--- Fragmento del documento ---

··········

Así, el nuevo año que comenzamos, nos convoca a avivar la esperanza cristiana. Desde ella, el cristiano no puede ser indiferente a la realidad social. La lucha por la justicia es parte integrante de la fe, es su dimensión social. Y solo buscando sistemas económicos que permitan la vida digna para todos, estaremos construyendo esa Jerusalén que esperamos. Sin unas estructuras justas en el aquí y en el ahora que el Señor nos regala, no será posible llegar a la plenitud prometida.
También forma parte de nuestro compromiso cristiano velar por el cuidado de la casa común. El sínodo amazónico no terminó el año pasado, sino que hemos de hacerlo realidad en nuestras decisiones actuales. La esperanza se siembra y se vive, con una conciencia ecológica que sea responsable de cuidar la creación y preservarla para las futuras generaciones.
Tenemos un nuevo año para avivar la esperanza en los jóvenes. Ellos han mostrado -con su voz de protesta en las marchas que se han dado en América Latina- que ellos si están atentos a su destino y sueñan con un mundo distinto. Apoyar sus sueños y trabajar porque los consigan forma parte del compromiso cristiano.
Y no olvidar, en este año que comienza, las reformas de la Iglesia. Con la llegada de Francisco se avivo la esperanza de que una iglesia jerárquica más sencilla, más natural, más espontanea, fuera posible. Bien sabemos que Francisco ha roto muchos protocolos y ha buscado ser más un pastor con olor a oveja que un príncipe, como parecía se había acostumbrado a ser, un sector de la jerarquía. Lamentablemente, no todos en la iglesia, han entendido este cambio porque el poder y el honor conquistan muy fácilmente el corazón, mientras que la sencillez del evangelio necesita personas muy libres para ser acogida y vivida. Pero la esperanza nos impulsa a “volver a los orígenes”, construyendo esas comunidades cristianas sencillas e incluyentes, que transparenten en verdad el evangelio de Jesús.

··········

--- Datos sin procesar ---

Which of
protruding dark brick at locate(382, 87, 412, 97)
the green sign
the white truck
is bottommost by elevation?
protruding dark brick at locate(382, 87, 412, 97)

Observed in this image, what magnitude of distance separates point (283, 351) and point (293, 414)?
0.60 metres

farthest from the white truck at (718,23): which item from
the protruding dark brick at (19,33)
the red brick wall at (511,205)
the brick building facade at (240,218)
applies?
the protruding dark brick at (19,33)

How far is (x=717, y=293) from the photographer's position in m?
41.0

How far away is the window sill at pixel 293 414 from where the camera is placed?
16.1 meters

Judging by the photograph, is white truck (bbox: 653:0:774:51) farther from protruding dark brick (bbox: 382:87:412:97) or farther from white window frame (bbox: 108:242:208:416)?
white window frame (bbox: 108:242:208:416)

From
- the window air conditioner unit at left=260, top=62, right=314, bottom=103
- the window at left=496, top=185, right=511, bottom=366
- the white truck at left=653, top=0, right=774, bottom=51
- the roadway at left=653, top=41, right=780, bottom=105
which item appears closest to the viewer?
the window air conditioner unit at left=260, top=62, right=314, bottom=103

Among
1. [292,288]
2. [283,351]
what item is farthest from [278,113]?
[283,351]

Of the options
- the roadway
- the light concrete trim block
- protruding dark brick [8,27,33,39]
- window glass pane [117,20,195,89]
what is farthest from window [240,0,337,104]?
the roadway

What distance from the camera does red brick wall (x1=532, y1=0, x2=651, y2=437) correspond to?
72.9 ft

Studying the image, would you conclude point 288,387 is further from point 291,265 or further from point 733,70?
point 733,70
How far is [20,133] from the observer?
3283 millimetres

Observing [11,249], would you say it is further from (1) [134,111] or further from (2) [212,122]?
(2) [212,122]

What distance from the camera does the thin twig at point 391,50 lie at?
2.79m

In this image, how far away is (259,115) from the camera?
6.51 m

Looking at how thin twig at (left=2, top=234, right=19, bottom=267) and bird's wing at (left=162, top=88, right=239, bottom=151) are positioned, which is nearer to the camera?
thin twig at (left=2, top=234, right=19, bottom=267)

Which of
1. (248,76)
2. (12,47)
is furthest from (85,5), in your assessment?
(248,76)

··········

--- Preguntas de estudio ---
a: Transcribe del fragmento el pasaje que va desde "También forma parte" hasta "las futuras generaciones.".
b: Responde con base en el fragmento:
(i) ¿Qué acontecimiento, según el fragmento, no terminó el año pasado?
(ii) ¿Dónde han hecho oír los jóvenes su voz de protesta?
(iii) ¿Qué ha buscado ser Francisco en lugar de un príncipe?
c: Indica si cada afirmación concuerda con el fragmento:
(i) La lucha por la justicia se presenta como parte integrante de la fe.
(ii) Todos en la iglesia han entendido el cambio que trajo Francisco.
(iii) Se pide preservar la creación para las futuras generaciones.
Los datos no guardan relación alguna con el fragmento.

--- Conjunto de respuestas ---
a:
También forma parte de nuestro compromiso cristiano velar por el cuidado de la casa común. El sínodo amazónico no terminó el año pasado, sino que hemos de hacerlo realidad en nuestras decisiones actuales. La esperanza se siembra y se vive, con una conciencia ecológica que sea responsable de cuidar la creación y preservarla para las futuras generaciones.

b:
(i) El sínodo amazónico.
(ii) En las marchas que se han dado en América Latina.
(iii) Un pastor con olor a oveja.

c:
(i) Sí: "La lucha por la justicia es parte integrante de la fe".
(ii) No: "Lamentablemente, no todos en la iglesia, han entendido este cambio".
(iii) Sí: "cuidar la creación y preservarla para las futuras generaciones".